The task. Using the records that follow, work out how many lines hold the string "version" and provide that number only.

──────── Material shown

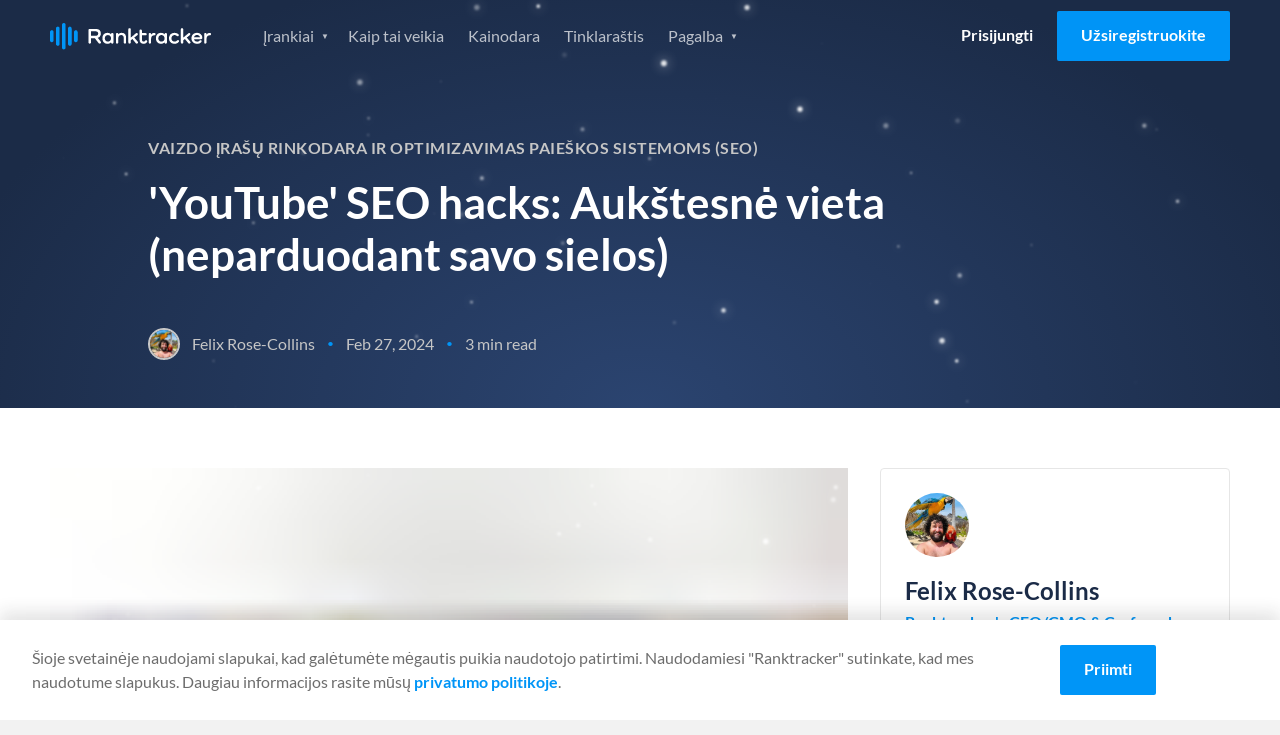

--- FILE ---
content_type: application/javascript
request_url: https://prism.app-us1.com/?a=652243245&u=https%3A%2F%2Fwww.ranktracker.com%2Flt%2Fblog%2Fyoutube-seo-hacks-rank-higher-without-selling-your-soul%2F
body_size: 119
content:
window.visitorGlobalObject=window.visitorGlobalObject||window.prismGlobalObject;window.visitorGlobalObject.setVisitorId('1538006d-b524-4f4f-b9f2-a9b07103ab54', '652243245');window.visitorGlobalObject.setWhitelistedServices('', '652243245');

--- FILE ---
content_type: image/svg+xml
request_url: https://www.ranktracker.com/images/navi/free-normal.svg
body_size: 537
content:
<?xml version="1.0" encoding="UTF-8" standalone="no"?>
<!DOCTYPE svg PUBLIC "-//W3C//DTD SVG 1.1//EN" "http://www.w3.org/Graphics/SVG/1.1/DTD/svg11.dtd">
<svg width="100%" height="100%" viewBox="0 0 32 32" version="1.1" xmlns="http://www.w3.org/2000/svg" xmlns:xlink="http://www.w3.org/1999/xlink" xml:space="preserve" xmlns:serif="http://www.serif.com/" style="fill-rule:evenodd;clip-rule:evenodd;">
    <g>
        <rect x="3.5" y="3.5" width="25" height="25" style="fill:none;stroke:rgb(109,109,109);stroke-width:1px;"/>
        <g transform="matrix(1,0,0,1,0,-8.3531)">
            <rect x="6.5" y="18.5" width="8" height="7" style="fill:none;stroke:rgb(109,109,109);stroke-width:1px;"/>
        </g>
        <g transform="matrix(1,0,0,1,0,-7.37194)">
            <rect x="17" y="19" width="9" height="1" style="fill:rgb(109,109,109);"/>
        </g>
        <g transform="matrix(1,0,0,1,0,-7.37194)">
            <rect x="17" y="21" width="9" height="1" style="fill:rgb(109,109,109);"/>
        </g>
        <rect x="3.5" y="3.5" width="25" height="4" style="fill:none;stroke:rgb(109,109,109);stroke-width:1px;"/>
        <rect x="22" y="5" width="1" height="1" style="fill:rgb(109,109,109);"/>
        <rect x="25" y="5" width="1" height="1" style="fill:rgb(109,109,109);"/>
        <path d="M6.823,20.512L6.823,22.791L9.502,22.791L9.502,23.51L6.823,23.51L6.823,26.312L5.941,26.312L5.941,19.794L9.957,19.794L9.957,20.512L6.823,20.512ZM20.806,25.593L20.801,26.312L16.785,26.312L16.785,19.794L20.801,19.794L20.801,20.512L17.667,20.512L17.667,22.678L20.205,22.678L20.205,23.369L17.667,23.369L17.667,25.593L20.806,25.593ZM26.059,25.593L26.055,26.312L22.038,26.312L22.038,19.794L26.055,19.794L26.055,20.512L22.921,20.512L22.921,22.678L25.459,22.678L25.459,23.369L22.921,23.369L22.921,25.593L26.059,25.593ZM15.902,26.312L15.12,26.312C14.959,26.312 14.841,26.25 14.765,26.125L13.073,23.797C13.021,23.724 12.966,23.671 12.907,23.64C12.848,23.608 12.756,23.592 12.632,23.592L11.963,23.592L11.963,26.312L11.085,26.312L11.085,19.794L12.927,19.794C13.34,19.794 13.696,19.836 13.996,19.919C14.297,20.002 14.544,20.123 14.74,20.281C14.936,20.438 15.08,20.628 15.174,20.851C15.268,21.074 15.315,21.324 15.315,21.6C15.315,21.83 15.279,22.045 15.206,22.245C15.133,22.446 15.028,22.625 14.89,22.784C14.752,22.944 14.584,23.079 14.385,23.192C14.187,23.304 13.961,23.389 13.71,23.446C13.822,23.51 13.919,23.602 14.001,23.724L15.902,26.312ZM12.891,22.951C13.146,22.951 13.371,22.919 13.567,22.857C13.762,22.795 13.926,22.707 14.058,22.593C14.19,22.48 14.289,22.344 14.356,22.186C14.422,22.029 14.456,21.854 14.456,21.663C14.456,21.275 14.328,20.982 14.074,20.785C13.819,20.588 13.437,20.49 12.927,20.49L11.963,20.49L11.963,22.951L12.891,22.951Z" style="fill:rgb(109,109,109);fill-rule:nonzero;"/>
    </g>
</svg>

────────────────

Task solution. 2